3. I'm really hoping that the Palm Pre sells well and becomes an alternative platform to the iPhone. This isn't because I don't like Apple; I just like competition/choice. I think that once Verizon goes to LTE and Apple's exclusivity with AT&T is over, we'll see iPhones available for more networks.

4. I'm not sure voters were more informed. While I'm happy that Obama is president, I'd have to say it was still business as usual. The Obama campaign did an amazing marketing job. Truly gorgeous in every way.

5. OpenID had a flawed premise - that people knew what a URI was and could be re-taught to think of a URI as their ID (rather than a username or email address). It doomed it. I'm hoping that OpenID will reinvent itself using the name@domain.ext pattern. People already know and accept that and you can easily put in a small snippet in the HTML on that page that will deal with getting people to the OpenID server for the domain. Facebook's Connect won't take off as Facebook would like. Facebook is just too proprietary - they don't like competition, they don't want to give you access to their valuable data, and they don't make it a seamless experience.

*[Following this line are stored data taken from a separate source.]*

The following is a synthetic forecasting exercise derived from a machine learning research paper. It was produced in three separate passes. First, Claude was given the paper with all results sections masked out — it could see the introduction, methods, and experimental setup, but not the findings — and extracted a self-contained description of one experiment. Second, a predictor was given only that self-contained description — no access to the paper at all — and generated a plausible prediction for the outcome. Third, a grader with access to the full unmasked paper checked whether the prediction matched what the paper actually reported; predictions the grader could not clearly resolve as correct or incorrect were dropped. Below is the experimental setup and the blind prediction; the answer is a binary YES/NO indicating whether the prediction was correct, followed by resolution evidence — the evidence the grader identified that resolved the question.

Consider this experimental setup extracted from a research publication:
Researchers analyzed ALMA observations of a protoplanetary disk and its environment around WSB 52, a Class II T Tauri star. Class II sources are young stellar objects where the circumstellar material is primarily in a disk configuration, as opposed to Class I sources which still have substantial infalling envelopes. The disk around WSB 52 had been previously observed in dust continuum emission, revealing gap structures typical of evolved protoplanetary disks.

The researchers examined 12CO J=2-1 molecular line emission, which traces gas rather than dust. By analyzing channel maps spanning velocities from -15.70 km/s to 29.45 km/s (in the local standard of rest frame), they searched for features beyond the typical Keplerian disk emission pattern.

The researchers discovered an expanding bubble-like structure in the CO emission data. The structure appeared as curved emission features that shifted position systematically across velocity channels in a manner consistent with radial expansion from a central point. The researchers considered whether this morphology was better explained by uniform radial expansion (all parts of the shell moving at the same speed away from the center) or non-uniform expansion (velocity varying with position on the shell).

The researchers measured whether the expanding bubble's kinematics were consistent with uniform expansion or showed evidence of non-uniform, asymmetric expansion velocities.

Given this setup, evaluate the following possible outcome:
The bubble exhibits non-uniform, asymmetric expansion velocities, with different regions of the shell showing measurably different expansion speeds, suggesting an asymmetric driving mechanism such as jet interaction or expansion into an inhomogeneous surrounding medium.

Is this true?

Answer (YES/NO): NO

Cloud stuff will do better as prices come down - and they'll have to. Part of the problem right now is that it's expensive. Take Dropbox. They charge $99/year for 50GB of space. Most people want more than 50GB for all their stuff, so that's only a subset of their stuff. But Dropbox can't give a lot more storage given Amazon S3's cost - 50GB * 15 cents per GB * 12 months = $90. And that doesn't account for things like bandwidth, requests, and app servers - or all those free 2GB accounts. I'm not saying that Dropbox is doomed - far from it. I'm saying that cloud resources will come down in price over the next several years which will make those services much more economical.

The electric car still faces a host of hurdles. First is that battery technology isn't that great. A123 Systems is working on some cool new technology, but I'm taking a wait and see approach. Hydrogen fuel cells are a great way of storing energy, but they aren't exactly green tech - you still have to produce the energy you'll be storing in them, same as a battery. I'm guessing we missed a bit of the window on non-petrol cars for a while with gas now down to $2/gal and stable.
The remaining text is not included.